Attachment #181941 - Attachment is obsolete: true
Attachment #182364 - Flags: superreview?(tor)
Attachment #182364 - Flags: review+
Attachment #182364 - Flags: superreview?(tor) → superreview+
Comment on attachment 182364 [details] [diff] [review] Shorten a DDB's life v2 Requesting 1.8b2 approval. The earlier we get this in, the more testing it will get. This bug has a drastic effect on cutting down the instances of Bug 284978, and partially blocks the patch I have in that bug. If you think it's too late in the b2 cycle, I'll request a b3 approval (or you can save a step and mark it + or - for b3 as well)
Attachment #182364 - Flags: approval1.8b2?
Comment on attachment 182364 [details] [diff] [review] Shorten a DDB's life v2 Agreed on the value of more testing. a=shaver+brendan for 1.8b2.
Attachment #182364 - Flags: approval1.8b2? → approval1.8b2+
Checking in gfx/src/windows/nsImageWin.cpp; /cvsroot/mozilla/gfx/src/windows/nsImageWin.cpp,v <-- nsImageWin.cpp new revision: 3.148; previous revision: 3.147 done Checking in gfx/src/windows/nsImageWin.h; /cvsroot/mozilla/gfx/src/windows/nsImageWin.h,v <-- nsImageWin.h new revision: 3.65; previous revision: 3.64 done
Status: ASSIGNED → RESOLVED
Closed: 20 years ago
Resolution: --- → FIXED
warning: drive-by review... > nsImageWin :: ~nsImageWin() > { >+ if (mTimer) >+ mTimer->Cancel(); >+ Given that the timer owns a reference to the nsImageWin, how can this code ever make sense? The dtor for nsImageWin could only run if all references to it have been cleared. This leads me to ask, are you sure you aren't leaking memory? Timers are the source of a lot of memory leaks due to the fact that the timer code does not break cycles like this for you.
> Given that the timer owns a reference to the nsImageWin, how can > this code ever make sense? The dtor for nsImageWin could only > run if all references to it have been cleared. This leads me to > ask, are you sure you aren't leaking memory? Timers are the > source of a lot of memory leaks due to the fact that the timer > code does not break cycles like this for you.
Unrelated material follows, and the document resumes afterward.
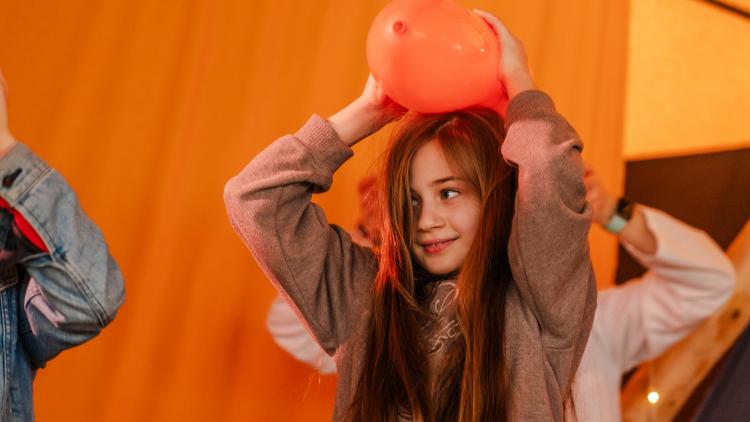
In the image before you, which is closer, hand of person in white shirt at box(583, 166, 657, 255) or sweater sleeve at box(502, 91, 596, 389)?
sweater sleeve at box(502, 91, 596, 389)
InitWithCallback doesn't addref, so the dtor is called (I tested with a |if (mTimer) printf("!!!Destroying mTimer in dtor\n");| in dtor just to be sure). You might be thinking of InitWithCallback, which does addref.
Sorry, I meant to say, _InitWithFuncCallback_ doesn't addref
> You might be thinking of InitWithCallback, which does addref. Yeah, my mistake. Sorry for the noise :-/
Blocks: 293586
this patch broke icons which are disabled in Thunderbird's toolbar. They no longer get drawn correctly when they are disabled. Backing out this pathc fixes the problem.
Depends on: 293665
I filed Bug #293665 to track the regression. Would be great if you could jump on that Arron. Thanks!
No longer depends on: 293665
(In reply to comment #14) > this patch broke icons which are disabled in Thunderbird's toolbar. > > They no longer get drawn correctly when they are disabled. > > Backing out this pathc fixes the problem. See Bug 293586 (Navigation icons change their shade of grey after time); ArronM is on the case and developing a fix.